3Comme on l’a vu par ailleurs (voir l’article « sens et valeurs des activités physiques et sportives »), l’activité physique et sportive a souvent pour cadre la famille ; mais, elle a donc sans doute pour condition de ne pas trop gêner la sphère d’activité domestique. Enfin, les contraintes de travail sont citées comme raisons de ne pas faire plus de sport par la moitié des personnes et les contraintes familiales pour un peu plus d’un tiers.
La culture sportive dominée par la télévision
4La relativisation du sport est aussi notable quand on examine l’intérêt des « sportifs » pour l’information ou le spectacle sportif. Pour s’informer sur le sport, les Français sportifs regardent la télévision : près de 80 % régulièrement ou de temps en temps, plus souvent sur une chaîne généraliste que sur une chaîne payante. Ils sont encore une petite moitié à lire régulièrement, ou de temps en temps, la rubrique sportive de leur quotidien, mais il n’en reste qu’un peu plus d’un tiers à lire régulièrement un quotidien ou un magazine sportif ou à assister régulièrement, ou de temps en temps, à des rencontres sportives. La culture sportive télévisuelle apparaît fédératrice en ce sens que les écarts de pratique liés au sexe, au revenu, à l’âge ou au diplôme sont moins forts. Regarder le sport à la télévision est le seul point où l’écart homme - femme apparaît moins discriminant : elles sont 72 % à le faire au moins de temps en temps, et les hommes 86 % (tableau 2).

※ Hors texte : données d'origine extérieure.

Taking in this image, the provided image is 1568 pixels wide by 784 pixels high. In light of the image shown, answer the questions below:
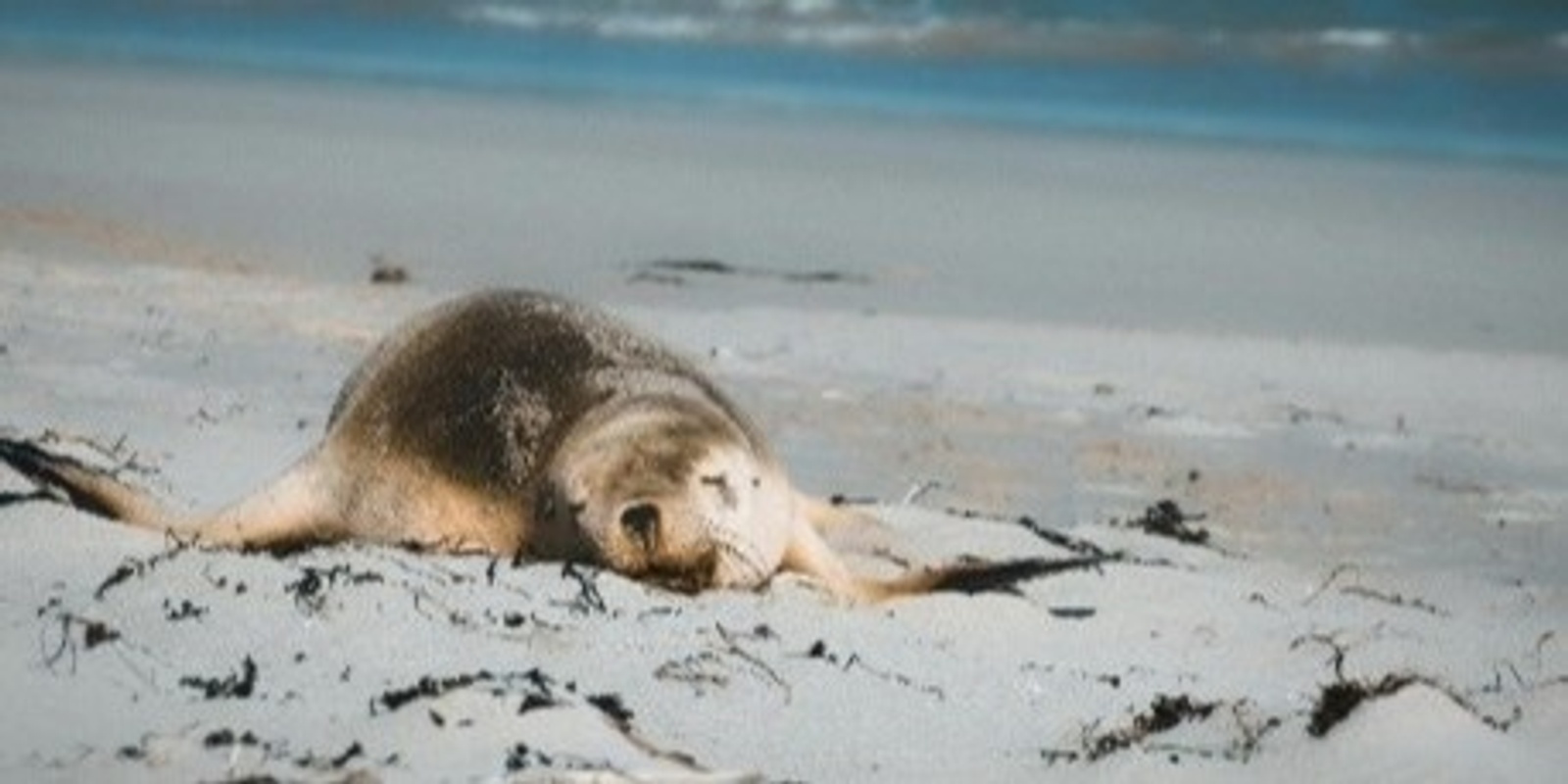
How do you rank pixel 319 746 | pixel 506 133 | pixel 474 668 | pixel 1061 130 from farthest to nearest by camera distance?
1. pixel 1061 130
2. pixel 506 133
3. pixel 474 668
4. pixel 319 746

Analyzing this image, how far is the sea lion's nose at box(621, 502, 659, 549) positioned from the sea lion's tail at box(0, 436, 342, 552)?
2.99ft

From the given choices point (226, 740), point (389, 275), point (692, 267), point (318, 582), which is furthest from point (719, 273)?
point (226, 740)

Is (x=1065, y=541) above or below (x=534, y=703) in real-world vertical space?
below

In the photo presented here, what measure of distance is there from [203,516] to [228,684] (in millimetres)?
2353

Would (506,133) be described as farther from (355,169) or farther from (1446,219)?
(1446,219)

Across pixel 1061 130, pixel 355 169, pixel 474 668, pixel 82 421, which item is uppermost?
pixel 474 668

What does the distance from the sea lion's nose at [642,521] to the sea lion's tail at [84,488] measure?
121 centimetres

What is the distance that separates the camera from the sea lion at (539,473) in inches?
218

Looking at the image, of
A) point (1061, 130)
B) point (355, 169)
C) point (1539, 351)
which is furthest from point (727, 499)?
point (1061, 130)

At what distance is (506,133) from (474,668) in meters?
37.0

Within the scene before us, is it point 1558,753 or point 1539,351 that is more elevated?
point 1558,753

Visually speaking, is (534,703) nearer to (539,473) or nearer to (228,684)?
(228,684)

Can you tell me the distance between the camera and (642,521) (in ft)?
18.0

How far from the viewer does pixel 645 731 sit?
398cm
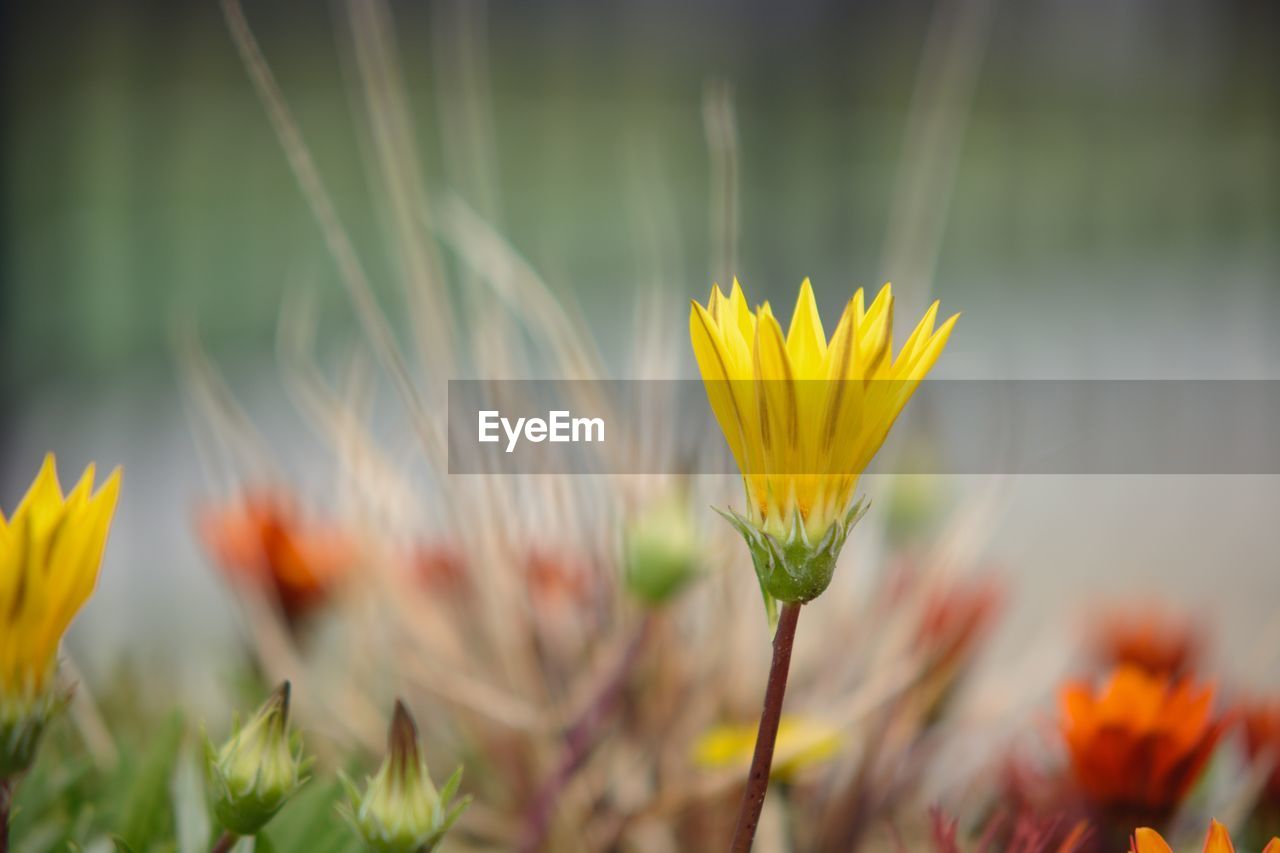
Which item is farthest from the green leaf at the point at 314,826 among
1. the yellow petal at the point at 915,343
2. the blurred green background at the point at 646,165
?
the blurred green background at the point at 646,165

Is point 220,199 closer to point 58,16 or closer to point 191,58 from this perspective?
point 191,58

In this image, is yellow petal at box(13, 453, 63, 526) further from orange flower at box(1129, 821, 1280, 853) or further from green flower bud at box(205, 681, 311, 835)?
orange flower at box(1129, 821, 1280, 853)

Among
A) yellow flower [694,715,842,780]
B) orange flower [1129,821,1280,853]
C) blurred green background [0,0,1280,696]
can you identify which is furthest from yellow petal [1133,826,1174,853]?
blurred green background [0,0,1280,696]

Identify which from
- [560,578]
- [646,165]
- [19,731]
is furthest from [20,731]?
[646,165]

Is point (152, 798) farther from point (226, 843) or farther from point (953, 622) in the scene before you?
point (953, 622)

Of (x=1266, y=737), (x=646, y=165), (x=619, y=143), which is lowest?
(x=1266, y=737)

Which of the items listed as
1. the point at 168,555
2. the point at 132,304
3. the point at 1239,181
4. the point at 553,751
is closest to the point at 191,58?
the point at 132,304
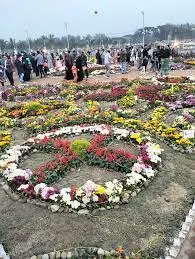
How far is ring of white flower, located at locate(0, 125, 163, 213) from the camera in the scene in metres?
7.95

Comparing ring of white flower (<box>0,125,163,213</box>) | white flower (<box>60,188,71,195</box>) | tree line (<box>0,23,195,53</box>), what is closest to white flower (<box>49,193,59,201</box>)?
ring of white flower (<box>0,125,163,213</box>)

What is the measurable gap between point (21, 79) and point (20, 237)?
1963cm

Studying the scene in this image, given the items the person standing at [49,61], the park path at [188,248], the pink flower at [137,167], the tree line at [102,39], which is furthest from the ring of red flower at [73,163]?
the tree line at [102,39]

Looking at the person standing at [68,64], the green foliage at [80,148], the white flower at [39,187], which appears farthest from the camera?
the person standing at [68,64]

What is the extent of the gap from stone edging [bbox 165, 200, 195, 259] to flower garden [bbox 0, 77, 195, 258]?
172 millimetres

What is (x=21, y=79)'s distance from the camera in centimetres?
2555

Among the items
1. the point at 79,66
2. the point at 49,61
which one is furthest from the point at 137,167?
the point at 49,61

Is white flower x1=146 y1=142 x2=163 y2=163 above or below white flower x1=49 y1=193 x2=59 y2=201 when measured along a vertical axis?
above

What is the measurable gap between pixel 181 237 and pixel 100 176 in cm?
308

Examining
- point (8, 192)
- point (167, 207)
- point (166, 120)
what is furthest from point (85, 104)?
point (167, 207)

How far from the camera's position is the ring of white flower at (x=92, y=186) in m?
7.95

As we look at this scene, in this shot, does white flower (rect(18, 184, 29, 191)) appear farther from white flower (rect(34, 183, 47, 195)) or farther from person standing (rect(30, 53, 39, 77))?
person standing (rect(30, 53, 39, 77))

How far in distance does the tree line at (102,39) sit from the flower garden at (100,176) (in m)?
58.5

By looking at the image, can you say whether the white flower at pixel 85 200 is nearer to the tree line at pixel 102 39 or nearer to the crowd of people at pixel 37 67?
the crowd of people at pixel 37 67
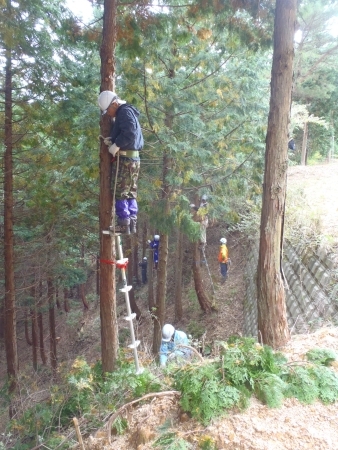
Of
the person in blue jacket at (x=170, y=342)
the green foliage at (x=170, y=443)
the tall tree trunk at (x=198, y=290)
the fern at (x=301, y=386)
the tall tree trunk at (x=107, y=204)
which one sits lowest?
the tall tree trunk at (x=198, y=290)

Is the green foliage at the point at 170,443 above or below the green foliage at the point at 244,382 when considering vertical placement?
below

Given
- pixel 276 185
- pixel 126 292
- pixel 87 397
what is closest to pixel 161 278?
pixel 87 397

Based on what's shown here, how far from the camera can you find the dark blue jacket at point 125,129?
4.04 metres

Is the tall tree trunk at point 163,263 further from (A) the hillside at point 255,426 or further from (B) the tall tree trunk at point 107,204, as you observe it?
(A) the hillside at point 255,426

Une culture sportive jeune et masculine
5Qui sont ces sportifs cultivés en sport ? Majoritairement des hommes : près des deux tiers des sportifs (hommes) interrogés lisent régulièrement ou souvent la rubrique sportive de leur quotidien et environ la moitié lisent au moins de temps en temps des quotidiens ou des magazines sportifs ou assistent à des rencontres sportives, contre environ un tiers des femmes (tableau 2). Toutefois, en raison sans doute de la place que le sport occupe dans le projet éducatif des familles, les femmes sportives assistent un peu plus souvent à des rencontres sportives qu’elles ne lisent des journaux, des livres ou des magazines sportifs.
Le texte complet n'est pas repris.